Review: The Lost Town – The Dust (DSiWare)

4 mins read
Why The Lost Town – The Dust was developed for DSiWare, I have no idea. It’s an indie production with some great ideas under the hood, that is also severely hampered by the limitations of the platform.
It’s got a nice (if utterly cliché) setup. There’s a village in South America that has been isolated from the rest of the world and, thanks to an industrial chemicals accident, beset upon by monsters. Then one night a girl with serious attitude and weaponry rocks up ready to defend the town. Thankfully, this plot doesn’t overstep its bounds and fades right into the background once the game starts.

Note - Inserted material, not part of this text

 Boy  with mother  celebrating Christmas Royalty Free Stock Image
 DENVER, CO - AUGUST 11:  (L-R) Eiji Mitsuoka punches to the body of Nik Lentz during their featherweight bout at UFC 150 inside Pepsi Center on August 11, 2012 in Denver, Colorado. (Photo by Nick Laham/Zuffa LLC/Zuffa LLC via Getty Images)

It’s a game that can be broken into two – quite literally day and night. The game features a clock that runs along at a snappy pace. During the “daylight” hours, the girl with the ‘tude wanders about the town, killing zombie monsters milling about and collecting experience points and weaponry as she rescues villages. Come “night,” those milling enemies suddenly become a lot more aggressive and start bee-lining towards a central refuge in waves, which you need to protect, so there are two ways to get the “game over” screen here – dying, or allowing enemies to break through into the refuge.

In addition to fighting personally, you can also set traps, upgrade buildings, and recruit heroes to help in your fight. You’ll need to manage resources well, because they’re not always easy to come by, and the difficulty levels of this game can ramp up quite rapidly. Survive one night, and the next day begins – the process starts anew.

That’s all there is to this game, really, and that’s problem number one; it gets repetitive fast. Sure there’s some character customisation and the challenge will keep you on your toes, but The Dust is an immensely limited experience. To make matters worse, it only really lasts seven days and seven nights, then the game comes to its natural conclusion, and there’s not a great many reasons to play it through again.
Problem number two is the aesthetics. This is the kind of game that should be creepy. The music does a reasonable job of setting things up, and the premise is not so far from those B-grade horror zombie films that are so much fun to watch, but the game plays from a top-down perspective. That means for the entire game all you see is the tops of your character head, attacking the top of the enemy’s heads. Circle vs. circle is not an exciting or creepy design choice – this is why the industry moved to isometric perspectives a long time ago.

There’s also some irritating bugs to deal with. Pathfinding is terrible – enemies and characters routinely get stuck on walls and debris, and collision detection is wonky at best of times. Smashing those pots never happens on the first attempt.

There’s a lot to like about the game – it’s simple fun, but it’s addictive, and the mixing of tower defence elements with action RPG is an inspired – if safe – path to take. It’s just a pity that the end result is a game of missed opportunities. Hopefully a sequel can take better advantage of the opportunities this game gave itself, and perhaps on 3DS (or iPhone/ iPad) the game can make use of the softer platform restrictions to build a better fleshed out experience.